The existing research addressing non-visual indoor navigation is limited to route guidance between locations (i.e., the corridor network). This focus ignores many critical regions contained within indoor spaces (e.g., rooms, lobbies, etc.), locations which are often as challenging to learn and navigate without vision as are the routes connecting them. To address this challenge, this thesis investigates the use of natural language (NL) descriptions as a non-visual medium for providing access to indoor scenes, including room structure, furniture placement, and location of salient landmarks. The work is part of a larger project to develop a system, called the Describer for Indoor Scenes (DISc) that uses automatically generated NL descriptions to represent indoor scenes based on photos taken in real-time from mobile devices. In order to develop cognitively comprehensible NL descriptions of indoor scenes, it is critical to first understand how humans describe and interpret the scene in order to support spatial behavior.
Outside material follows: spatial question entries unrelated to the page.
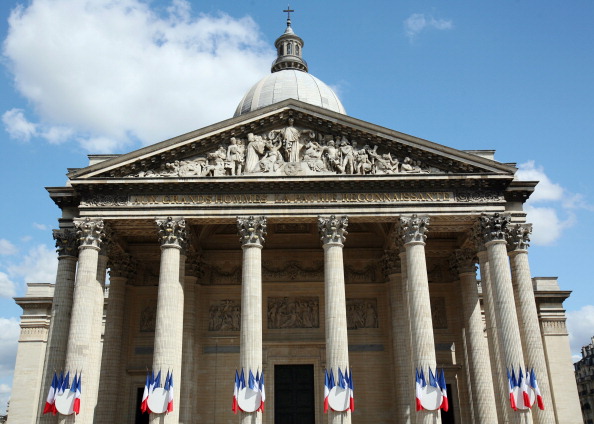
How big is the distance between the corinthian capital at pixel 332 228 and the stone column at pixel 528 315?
24.7ft

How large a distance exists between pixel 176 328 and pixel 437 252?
14.7 m

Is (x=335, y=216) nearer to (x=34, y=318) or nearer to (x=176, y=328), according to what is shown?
(x=176, y=328)

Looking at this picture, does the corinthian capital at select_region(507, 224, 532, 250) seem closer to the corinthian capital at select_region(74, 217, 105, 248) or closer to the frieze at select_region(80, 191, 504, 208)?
the frieze at select_region(80, 191, 504, 208)

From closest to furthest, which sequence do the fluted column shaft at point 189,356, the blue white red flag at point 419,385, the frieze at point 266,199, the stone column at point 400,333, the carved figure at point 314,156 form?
the blue white red flag at point 419,385, the frieze at point 266,199, the carved figure at point 314,156, the stone column at point 400,333, the fluted column shaft at point 189,356

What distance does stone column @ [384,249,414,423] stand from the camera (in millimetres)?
26797

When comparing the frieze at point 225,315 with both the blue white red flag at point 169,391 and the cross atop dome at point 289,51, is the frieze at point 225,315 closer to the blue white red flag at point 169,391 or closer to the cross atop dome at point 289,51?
the blue white red flag at point 169,391

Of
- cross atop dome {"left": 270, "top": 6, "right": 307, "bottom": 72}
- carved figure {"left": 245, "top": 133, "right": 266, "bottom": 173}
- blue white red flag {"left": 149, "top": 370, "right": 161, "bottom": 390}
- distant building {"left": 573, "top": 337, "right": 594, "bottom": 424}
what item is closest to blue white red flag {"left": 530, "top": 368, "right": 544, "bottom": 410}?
carved figure {"left": 245, "top": 133, "right": 266, "bottom": 173}

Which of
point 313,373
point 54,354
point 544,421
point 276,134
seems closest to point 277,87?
point 276,134

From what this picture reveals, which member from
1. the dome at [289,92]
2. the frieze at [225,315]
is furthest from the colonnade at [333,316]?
the dome at [289,92]

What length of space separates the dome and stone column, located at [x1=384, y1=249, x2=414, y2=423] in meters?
23.6

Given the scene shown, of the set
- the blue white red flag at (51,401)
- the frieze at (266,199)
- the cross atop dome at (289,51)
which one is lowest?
the blue white red flag at (51,401)

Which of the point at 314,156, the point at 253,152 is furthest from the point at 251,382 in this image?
the point at 314,156

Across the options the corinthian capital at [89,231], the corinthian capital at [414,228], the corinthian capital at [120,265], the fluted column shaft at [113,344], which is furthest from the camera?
the corinthian capital at [120,265]

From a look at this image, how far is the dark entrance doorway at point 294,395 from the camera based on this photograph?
29.4m
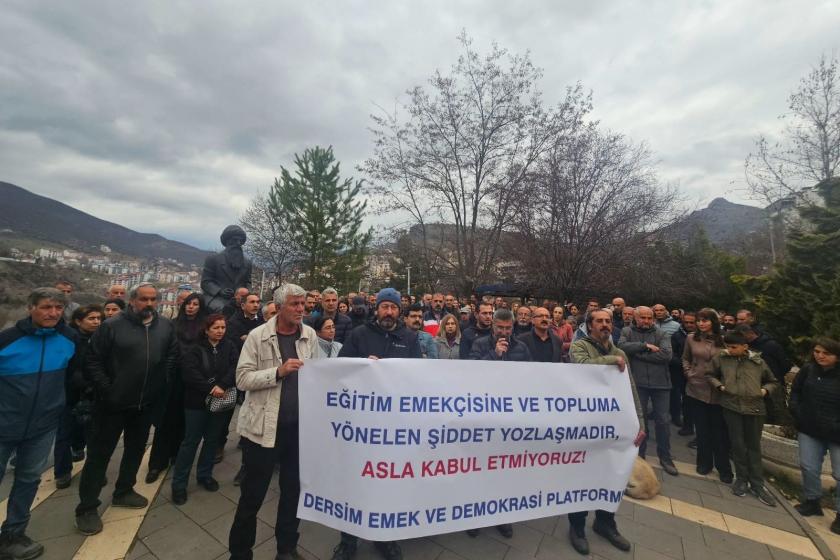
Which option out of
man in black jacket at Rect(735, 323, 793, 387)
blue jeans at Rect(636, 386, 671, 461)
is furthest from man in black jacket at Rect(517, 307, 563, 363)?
man in black jacket at Rect(735, 323, 793, 387)

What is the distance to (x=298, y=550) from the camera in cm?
261

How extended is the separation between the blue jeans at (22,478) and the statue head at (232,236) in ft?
10.7

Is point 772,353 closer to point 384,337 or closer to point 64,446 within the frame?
point 384,337

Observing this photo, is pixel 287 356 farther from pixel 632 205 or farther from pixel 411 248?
pixel 411 248

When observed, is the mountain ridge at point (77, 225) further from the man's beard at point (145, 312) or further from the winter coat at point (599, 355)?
the winter coat at point (599, 355)

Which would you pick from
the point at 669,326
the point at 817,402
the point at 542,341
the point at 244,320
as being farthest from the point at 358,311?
the point at 817,402

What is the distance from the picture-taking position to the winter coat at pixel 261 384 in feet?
7.40

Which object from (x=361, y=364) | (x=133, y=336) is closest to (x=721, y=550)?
(x=361, y=364)

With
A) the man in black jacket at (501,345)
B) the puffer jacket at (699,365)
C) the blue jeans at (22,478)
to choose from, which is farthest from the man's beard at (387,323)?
the puffer jacket at (699,365)

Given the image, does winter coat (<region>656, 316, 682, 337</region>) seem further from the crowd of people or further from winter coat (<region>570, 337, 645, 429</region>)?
winter coat (<region>570, 337, 645, 429</region>)

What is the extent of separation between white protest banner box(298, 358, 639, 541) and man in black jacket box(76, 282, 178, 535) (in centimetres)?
166

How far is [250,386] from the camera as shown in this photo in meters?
2.27

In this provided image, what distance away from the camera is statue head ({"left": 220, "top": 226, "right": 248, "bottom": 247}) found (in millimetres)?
5254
To this end, six behavioral experiments were conducted to characterize scene descriptions generated by human observers and to optimize these descriptions based on cognitive constraints and the structure of linguistic information to be included to best support non-visual learning, representation, and navigation.
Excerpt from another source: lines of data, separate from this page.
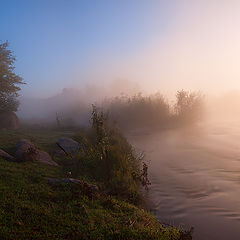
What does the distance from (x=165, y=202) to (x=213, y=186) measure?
296 centimetres

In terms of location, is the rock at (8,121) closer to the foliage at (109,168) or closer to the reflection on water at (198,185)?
the reflection on water at (198,185)

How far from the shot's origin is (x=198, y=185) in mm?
12453

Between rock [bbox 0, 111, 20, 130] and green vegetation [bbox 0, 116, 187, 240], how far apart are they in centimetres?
1602

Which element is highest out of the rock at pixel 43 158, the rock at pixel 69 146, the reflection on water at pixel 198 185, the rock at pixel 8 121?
the rock at pixel 8 121

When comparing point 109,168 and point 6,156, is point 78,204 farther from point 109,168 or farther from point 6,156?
point 6,156

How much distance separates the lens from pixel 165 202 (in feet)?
35.0

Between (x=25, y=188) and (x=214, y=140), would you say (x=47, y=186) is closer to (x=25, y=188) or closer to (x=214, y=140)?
(x=25, y=188)

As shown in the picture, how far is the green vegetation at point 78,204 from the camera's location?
21.2 feet

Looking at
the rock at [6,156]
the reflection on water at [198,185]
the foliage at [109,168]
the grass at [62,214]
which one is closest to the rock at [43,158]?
the foliage at [109,168]

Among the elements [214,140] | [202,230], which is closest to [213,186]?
[202,230]

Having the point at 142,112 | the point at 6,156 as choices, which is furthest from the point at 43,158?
the point at 142,112

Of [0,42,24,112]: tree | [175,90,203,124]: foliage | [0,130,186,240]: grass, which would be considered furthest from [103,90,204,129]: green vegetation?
[0,130,186,240]: grass

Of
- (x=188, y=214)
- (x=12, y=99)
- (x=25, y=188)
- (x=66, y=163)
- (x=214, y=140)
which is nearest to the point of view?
(x=25, y=188)

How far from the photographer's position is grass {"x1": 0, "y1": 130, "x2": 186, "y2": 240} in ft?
20.9
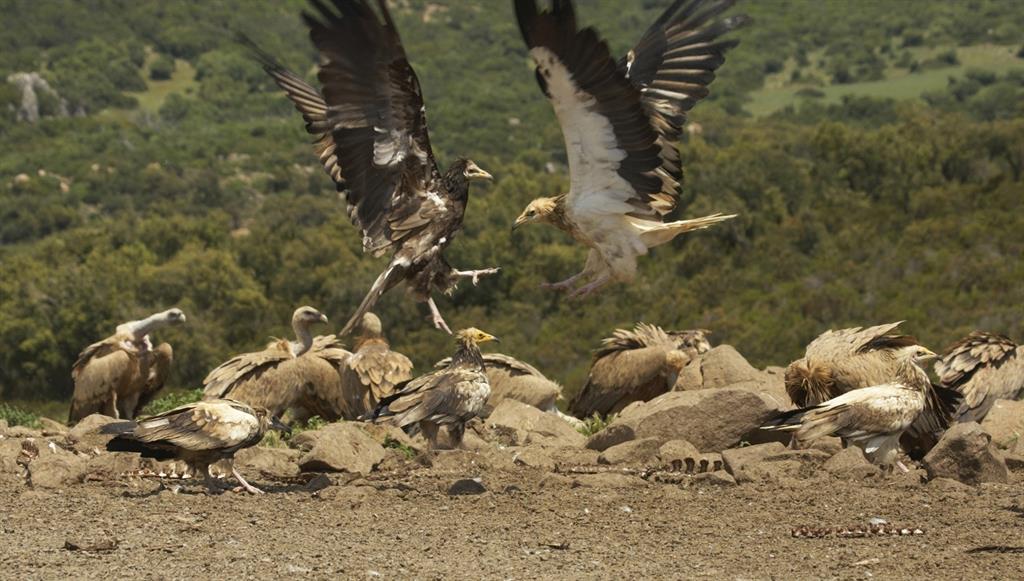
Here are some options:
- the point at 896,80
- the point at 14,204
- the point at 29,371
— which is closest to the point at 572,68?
the point at 29,371

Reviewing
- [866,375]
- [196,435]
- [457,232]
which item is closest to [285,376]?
[457,232]

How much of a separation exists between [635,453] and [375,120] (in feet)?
9.11

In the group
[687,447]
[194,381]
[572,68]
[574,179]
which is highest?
[572,68]

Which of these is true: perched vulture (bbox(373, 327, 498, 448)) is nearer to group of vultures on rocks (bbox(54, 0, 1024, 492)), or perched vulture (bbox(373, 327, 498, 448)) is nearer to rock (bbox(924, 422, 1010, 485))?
group of vultures on rocks (bbox(54, 0, 1024, 492))

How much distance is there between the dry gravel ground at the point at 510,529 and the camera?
7.30 m

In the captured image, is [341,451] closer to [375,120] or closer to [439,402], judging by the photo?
[439,402]

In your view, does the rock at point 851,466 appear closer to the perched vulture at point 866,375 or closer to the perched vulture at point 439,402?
the perched vulture at point 866,375

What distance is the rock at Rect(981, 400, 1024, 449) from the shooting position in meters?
11.6

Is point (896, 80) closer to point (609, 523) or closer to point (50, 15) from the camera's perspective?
point (50, 15)

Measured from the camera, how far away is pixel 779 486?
9281 mm

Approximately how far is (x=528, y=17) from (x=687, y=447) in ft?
9.68

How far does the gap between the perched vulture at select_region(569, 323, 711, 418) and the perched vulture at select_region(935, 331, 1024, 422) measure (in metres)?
2.87

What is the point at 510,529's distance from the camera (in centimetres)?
824

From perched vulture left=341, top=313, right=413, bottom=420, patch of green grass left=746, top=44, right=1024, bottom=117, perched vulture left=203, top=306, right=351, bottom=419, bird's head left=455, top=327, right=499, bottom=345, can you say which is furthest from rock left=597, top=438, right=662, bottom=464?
patch of green grass left=746, top=44, right=1024, bottom=117
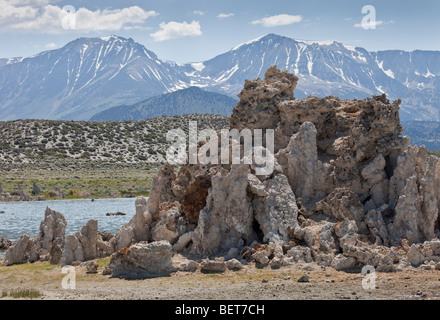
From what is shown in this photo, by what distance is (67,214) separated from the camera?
152 ft

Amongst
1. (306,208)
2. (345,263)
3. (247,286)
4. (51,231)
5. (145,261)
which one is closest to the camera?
(247,286)

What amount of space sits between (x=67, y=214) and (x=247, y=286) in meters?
33.3

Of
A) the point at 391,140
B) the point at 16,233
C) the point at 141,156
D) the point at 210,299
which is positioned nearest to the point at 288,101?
the point at 391,140

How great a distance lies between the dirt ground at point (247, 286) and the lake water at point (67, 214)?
16128mm

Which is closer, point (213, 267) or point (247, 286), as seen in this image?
point (247, 286)

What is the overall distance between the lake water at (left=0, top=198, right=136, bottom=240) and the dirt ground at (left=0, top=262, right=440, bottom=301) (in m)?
16.1

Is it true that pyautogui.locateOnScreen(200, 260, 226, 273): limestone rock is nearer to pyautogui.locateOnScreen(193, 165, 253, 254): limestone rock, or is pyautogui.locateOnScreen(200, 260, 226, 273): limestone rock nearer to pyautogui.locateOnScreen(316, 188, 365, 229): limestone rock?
pyautogui.locateOnScreen(193, 165, 253, 254): limestone rock

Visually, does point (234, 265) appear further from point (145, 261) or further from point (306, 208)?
point (306, 208)

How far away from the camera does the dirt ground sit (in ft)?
46.9

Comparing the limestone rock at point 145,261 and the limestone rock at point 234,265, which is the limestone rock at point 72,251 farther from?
the limestone rock at point 234,265

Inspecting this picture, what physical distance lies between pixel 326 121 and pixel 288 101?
1.60 metres

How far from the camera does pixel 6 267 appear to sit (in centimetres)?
2075

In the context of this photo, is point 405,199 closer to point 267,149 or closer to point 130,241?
point 267,149

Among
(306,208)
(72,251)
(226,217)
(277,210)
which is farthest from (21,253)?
(306,208)
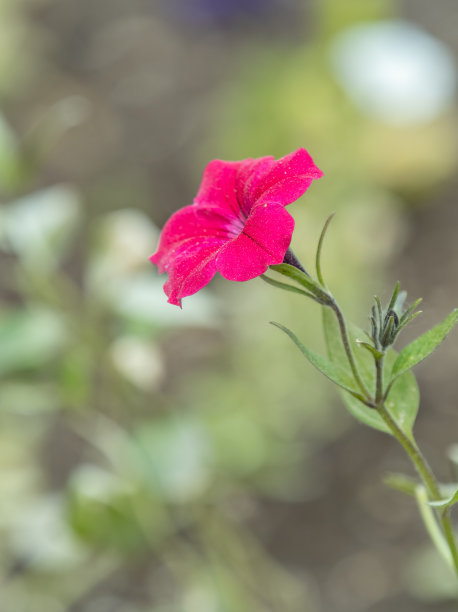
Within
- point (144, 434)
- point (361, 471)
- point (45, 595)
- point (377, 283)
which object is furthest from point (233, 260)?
point (377, 283)

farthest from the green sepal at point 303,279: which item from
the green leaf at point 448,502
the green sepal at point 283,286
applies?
the green leaf at point 448,502

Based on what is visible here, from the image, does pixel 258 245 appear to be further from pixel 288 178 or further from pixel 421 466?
pixel 421 466

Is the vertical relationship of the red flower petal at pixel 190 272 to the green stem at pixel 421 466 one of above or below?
above

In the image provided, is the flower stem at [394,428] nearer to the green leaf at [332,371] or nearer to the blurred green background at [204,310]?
the green leaf at [332,371]

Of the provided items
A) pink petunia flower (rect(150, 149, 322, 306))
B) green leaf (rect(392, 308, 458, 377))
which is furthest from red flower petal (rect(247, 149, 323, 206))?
green leaf (rect(392, 308, 458, 377))

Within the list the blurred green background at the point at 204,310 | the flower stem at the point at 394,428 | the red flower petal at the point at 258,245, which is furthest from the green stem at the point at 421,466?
the blurred green background at the point at 204,310

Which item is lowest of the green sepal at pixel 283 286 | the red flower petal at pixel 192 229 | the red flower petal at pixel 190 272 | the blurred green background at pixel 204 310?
the blurred green background at pixel 204 310

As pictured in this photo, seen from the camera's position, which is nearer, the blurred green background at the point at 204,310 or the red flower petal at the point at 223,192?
the red flower petal at the point at 223,192

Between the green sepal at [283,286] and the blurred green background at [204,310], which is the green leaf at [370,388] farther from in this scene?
the blurred green background at [204,310]
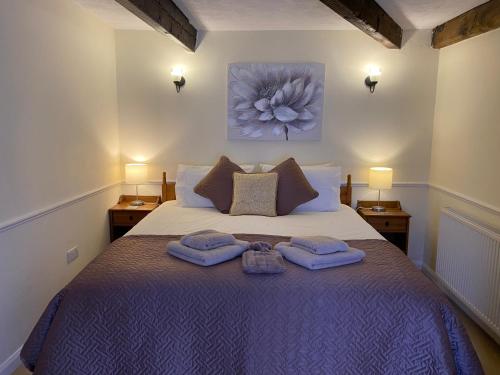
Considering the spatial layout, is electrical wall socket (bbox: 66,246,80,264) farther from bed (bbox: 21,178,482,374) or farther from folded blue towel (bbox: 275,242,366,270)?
folded blue towel (bbox: 275,242,366,270)

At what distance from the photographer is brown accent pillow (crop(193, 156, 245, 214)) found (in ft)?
10.9

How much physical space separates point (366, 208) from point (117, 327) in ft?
8.82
The visual information that can be captured about a scene from photographs is potentially limited, both in quality and quantity, compared to the information apprehended from real time scene perception. Importantly for the DISc system, results from experiments 1, 2, and 3 converge to demonstrate that photographic observations are functionally equivalent to real time observations of indoor scenes in supporting spatial behavior and show that photographs can be used as information source in DISc. The data collected in these experiments showed that humans adopted different scene description strategies. To understand how the description strategy (i.e., order of objects) affected scene learning and reconstruction, a 4th behavioral experiment was conducted. Results from this experiment suggest that following a cyclic path while describing an indoor scene (called a “Round-About strategy”) was the most efficient approach for acquiring and representing spatial knowledge.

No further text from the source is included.